— start of EXCERPT TO READ —
Written by DJ Hatfield.
Image credit: Amis Tribe of Taiwan by Larry Koester/Flickr, license CC BY 2.0
Over the past ten years, images of Indigenous people have increased both in Taiwan and international representation. Indigenous people appear in depictions of Taiwan’s relationships to Southeast Asia and the Pacific, in promotions of Taiwan as a tourist destination, in discourses of sustainability, and images of environmental protest.
In relationship to these representations of Indigenous people, Taiwanese Indigenous contemporary artists maintain an ambivalent footing, aware that current indigenous visibility rearticulates Taipei (here referring broadly to settler power) rather than displacing it. Although they often create alliances with settler discourses of environmental and cultural sustainability, artists such as Rahic Talif and Iyo Kacaw (both Makota’ay Pangcah) and Hana Kliw (‘Atolan ‘Amis) also engage in acts of refusal. They disrupt settler appropriations of indigeneity as a cultural resource while remaining engaged with institutions for displaying and circulating art in Taipei and abroad.
Recalibrations of Settler Time
Today’s multicultural Taiwan grew as a recalibration of settler time, in the context of Taiwan’s remarkable transition to democracy.
Under martial law, Taiwan’s public culture and educational system induced citizens to feel the nation emerging out of poverty and backwardness into the status of a fully developed country soon to reunite all of China. In doing so, the Chinese Nationalist Party (KMT) laminated monocultural nation-building with economic development, as it mobilised the populace in both processes. In the mid to late 1980s, political transition in Taiwan corresponded closely with the emergence of doubt concerning development. Although Taiwanese multiculturalism has often been understood as a straightforward valorisation of the local, it is notable that multiculturalism configures time: It places Taiwan at the cusp of looming cultural and ecological crises, such as the loss of local languages, decreased biodiversity, and global warming. In this context, indigeneity provides more than grounding for a post-Chinese national identity. If under martial law, indigeneity appeared as a token of unavoidable social pathologies accompanying development, now indigeneity reveals the semblance of a hopeful future.
Although settler investments in cultural and environmental sustainability often feature indigeneity, Indigenous artists tend to engage settler orientations to sustainability critically. As I argue, Hana, Rahic, and Iyo challenge how settlers conceive relations to land/ocean, the non- and more-than-human, and the future. Their work provokes non-‘Amis audiences to wrestle with a time not their own, with which they must negotiate.
— end of EXCERPT TO READ —
— start of SUPPLIED MATERIAL —
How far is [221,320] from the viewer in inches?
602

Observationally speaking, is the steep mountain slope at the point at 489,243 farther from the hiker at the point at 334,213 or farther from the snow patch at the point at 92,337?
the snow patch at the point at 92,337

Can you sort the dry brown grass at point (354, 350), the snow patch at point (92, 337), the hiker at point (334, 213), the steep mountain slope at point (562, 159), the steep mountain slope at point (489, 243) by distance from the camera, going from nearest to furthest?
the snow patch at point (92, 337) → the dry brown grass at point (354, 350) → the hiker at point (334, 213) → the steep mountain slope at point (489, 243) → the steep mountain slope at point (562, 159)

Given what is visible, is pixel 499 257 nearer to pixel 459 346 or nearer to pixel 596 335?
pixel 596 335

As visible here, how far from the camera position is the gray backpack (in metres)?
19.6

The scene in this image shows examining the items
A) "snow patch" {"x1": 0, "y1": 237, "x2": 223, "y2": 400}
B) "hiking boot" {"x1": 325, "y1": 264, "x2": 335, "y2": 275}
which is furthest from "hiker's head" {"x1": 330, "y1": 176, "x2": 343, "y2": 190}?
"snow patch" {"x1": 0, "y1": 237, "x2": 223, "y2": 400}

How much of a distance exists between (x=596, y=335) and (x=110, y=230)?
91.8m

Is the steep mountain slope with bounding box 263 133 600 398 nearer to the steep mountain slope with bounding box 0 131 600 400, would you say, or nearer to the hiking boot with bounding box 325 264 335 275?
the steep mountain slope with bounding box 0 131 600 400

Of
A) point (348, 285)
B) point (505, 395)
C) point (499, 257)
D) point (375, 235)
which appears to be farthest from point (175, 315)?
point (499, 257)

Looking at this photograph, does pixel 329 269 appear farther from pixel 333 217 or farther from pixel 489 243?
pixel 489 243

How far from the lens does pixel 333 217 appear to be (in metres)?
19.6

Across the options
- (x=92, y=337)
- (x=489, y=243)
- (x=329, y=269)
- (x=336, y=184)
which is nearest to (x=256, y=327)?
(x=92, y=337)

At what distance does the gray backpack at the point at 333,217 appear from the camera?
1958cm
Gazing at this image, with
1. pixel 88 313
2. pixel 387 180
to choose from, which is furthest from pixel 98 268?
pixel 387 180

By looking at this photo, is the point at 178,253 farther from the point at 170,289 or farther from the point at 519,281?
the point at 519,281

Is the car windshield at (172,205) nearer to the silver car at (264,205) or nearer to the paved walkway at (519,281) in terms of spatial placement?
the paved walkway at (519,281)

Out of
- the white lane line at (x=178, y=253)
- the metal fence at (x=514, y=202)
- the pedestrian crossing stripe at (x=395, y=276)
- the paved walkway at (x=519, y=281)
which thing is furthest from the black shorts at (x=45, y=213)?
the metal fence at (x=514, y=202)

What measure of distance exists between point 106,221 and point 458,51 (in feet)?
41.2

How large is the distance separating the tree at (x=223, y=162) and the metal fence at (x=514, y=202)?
— end of SUPPLIED MATERIAL —
### WHAT NEEDS TO BE DONE
In the text on Indigenous artists in Taiwan, reproduce word for word the part from "In relationship to" to "Taipei and abroad.".

### WRITTEN RESPONSE
In relationship to these representations of Indigenous people, Taiwanese Indigenous contemporary artists maintain an ambivalent footing, aware that current indigenous visibility rearticulates Taipei (here referring broadly to settler power) rather than displacing it. Although they often create alliances with settler discourses of environmental and cultural sustainability, artists such as Rahic Talif and Iyo Kacaw (both Makota’ay Pangcah) and Hana Kliw (‘Atolan ‘Amis) also engage in acts of refusal. They disrupt settler appropriations of indigeneity as a cultural resource while remaining engaged with institutions for displaying and circulating art in Taipei and abroad.